Но не удалось обмануть противника, догадался он по нашим заплатам, что не свой. Сбросил в степи бомбы и, набрав высоту, сделав боевой разворот, кинулся к нам, как собака на кошку.
«Иван Павлыч, кричу, помахай ему крылышками, может, обманешь!»
Но Иван Павлыч только покачал головой и погнал машину в лоб.
Начал противник петлить, фигуры делать, из различного положения в нас из пулемета стукает.
Привалился я к «максиму», жду, пока Иван Павлыч руку подымет.
А земля то сбоку, то сверху, то вниз валится — это Иван Павлыч тоже акробатикой занимается.
И вдруг смотрю — выравнялись мы с противником и навстречу друг другу на полном газу помчались.
У противника два спаренных пулемета, пламя так из стволов и хлещет.
А Иван Павлыч все руку не поднимает. Таранить его, что ли, надумал. И только мне эта отчаянная мысль в голову пришла — Иван Павлыч медленно руку поднял. Нажал я спуск, думаю — конец, не успею.
И вдруг… Что вы думаете? Смолк пулемет у противника. Заело? Нет. Вижу, летчик копошится, ленту меняет: израсходовал патроны. Тут я его последним пятком своих патронов и добил. Вот что значит свою секунду сберечь.
Мы и смотреть не стали, как он падал: развернулись и пошли к Царицыну.
Сели на аэродром, выходим. И что такое? Голова не болит, жару нет, и даже нормально холодно.

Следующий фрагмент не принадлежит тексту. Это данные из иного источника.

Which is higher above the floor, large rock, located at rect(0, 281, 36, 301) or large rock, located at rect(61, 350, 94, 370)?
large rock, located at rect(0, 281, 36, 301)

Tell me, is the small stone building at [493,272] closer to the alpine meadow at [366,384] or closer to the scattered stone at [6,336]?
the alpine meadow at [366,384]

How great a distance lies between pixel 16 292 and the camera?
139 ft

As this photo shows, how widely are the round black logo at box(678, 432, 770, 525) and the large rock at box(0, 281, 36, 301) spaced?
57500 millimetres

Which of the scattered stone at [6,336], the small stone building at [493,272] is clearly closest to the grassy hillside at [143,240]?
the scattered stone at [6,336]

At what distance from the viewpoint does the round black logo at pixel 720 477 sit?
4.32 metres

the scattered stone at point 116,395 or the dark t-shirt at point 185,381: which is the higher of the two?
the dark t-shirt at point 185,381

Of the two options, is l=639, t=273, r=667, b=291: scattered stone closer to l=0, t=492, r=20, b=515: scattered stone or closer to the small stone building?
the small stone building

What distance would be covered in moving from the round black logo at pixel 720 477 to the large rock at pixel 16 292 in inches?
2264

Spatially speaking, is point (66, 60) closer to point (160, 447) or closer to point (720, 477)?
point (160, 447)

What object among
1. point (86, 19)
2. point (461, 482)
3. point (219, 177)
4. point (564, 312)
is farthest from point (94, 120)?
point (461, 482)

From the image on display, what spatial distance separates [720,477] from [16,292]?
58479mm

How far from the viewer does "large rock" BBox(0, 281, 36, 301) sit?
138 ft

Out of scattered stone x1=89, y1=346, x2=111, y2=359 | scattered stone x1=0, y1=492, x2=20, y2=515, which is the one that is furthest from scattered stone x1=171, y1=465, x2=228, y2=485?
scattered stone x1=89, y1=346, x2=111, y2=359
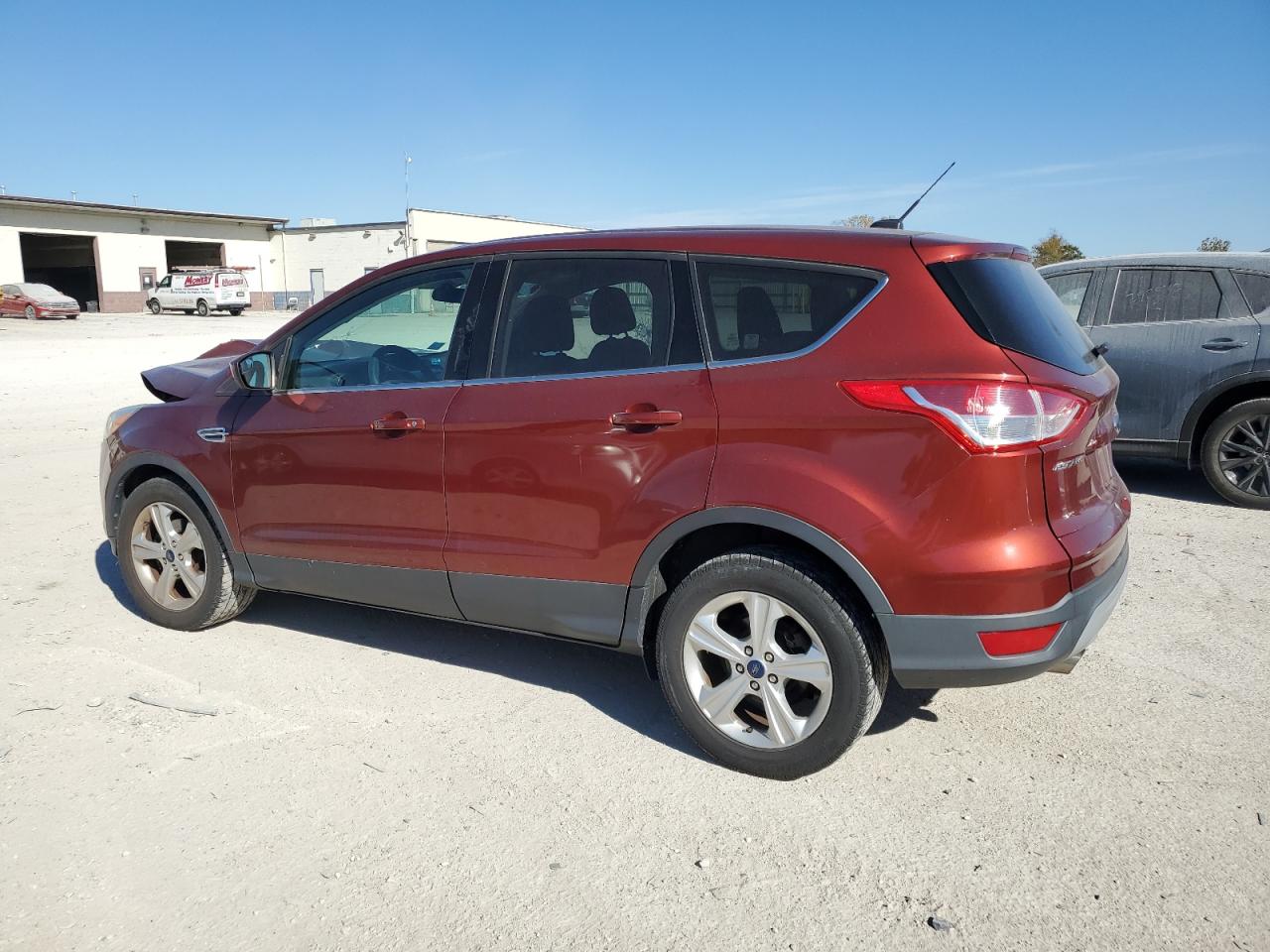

Спрашиваю Иван Павлыча, а он говорит:
«Это от сильного волнения болезнь у нас прошла. Такие случаи бывают».
А я думаю: я-то, положим, волновался и должен выздороветь, а как же Иван Павлыч? Он волноваться совсем не способен ни при каких обстоятельствах — почему он выздоровел?
Нефедов замолчал, потом поднял глаза, печально оглядел слушателей и тихо сказал:
— А через три месяца разбился Иван Павлыч, при мне разбился. Израсходовал заряды и вражеский самолет своей машиной ударил. Таранить это у нас называется.
Подъехали мы к тому месту, куда самолет упал. Иван Павлыч на ремнях висит, плечи подняты, лицо бледное.
Поманил он меня пальцем и тихо так:
«Вася, передай военному комиссару, тому, знаешь. Передай, — шепчет он, — нужен пулемет большой скорострельности. У «максима» очередь редкая. Нужно, чтобы…»
Губы у него шевелятся, а сказать дальше не может.
Стал я Ивана Павлыча из машины вытаскивать и не могу, что-то держит.
Посмотрел — а штурвал у него наполовину в грудь вонзился.
Крепкий был человек, на носилках мы его несли, а он все глаза открывал, губами такое движение делал, словно сказать хотел. Хотел, да где уж тут!..
Мерно жужжало динамо, голубым пронзительным светом горели лампы, глухо топал дизель.
Но долго еще после рассказа Нефедова все сидели молча, в каком-то странном оцепенении.
Первым поднялся Блажкин. Вынув гребенку, он сердито дунул в нее и, пряча обратно в карман, произнес:
— Таким людям во веки веков жить надо. Их смерть не имеет права касаться! — И, громко стуча каблуками, пошел к машинам.
Из Мытищ в Лосиноостровскую дорога шла вниз, под уклон. Возвращаясь с работы, Борис всегда ходил домой пешком.
Деревья с обтрепанными осенними листьями стояли черными изваяниями. Луна стеклянно мерцала. С крылатым шорохом пролетал ветер. Борис жадно вдыхал настоянный на горьких и чистых запахах воздух.
Иногда он останавливался и подолгу смотрел на небо, глубокое, бездонное.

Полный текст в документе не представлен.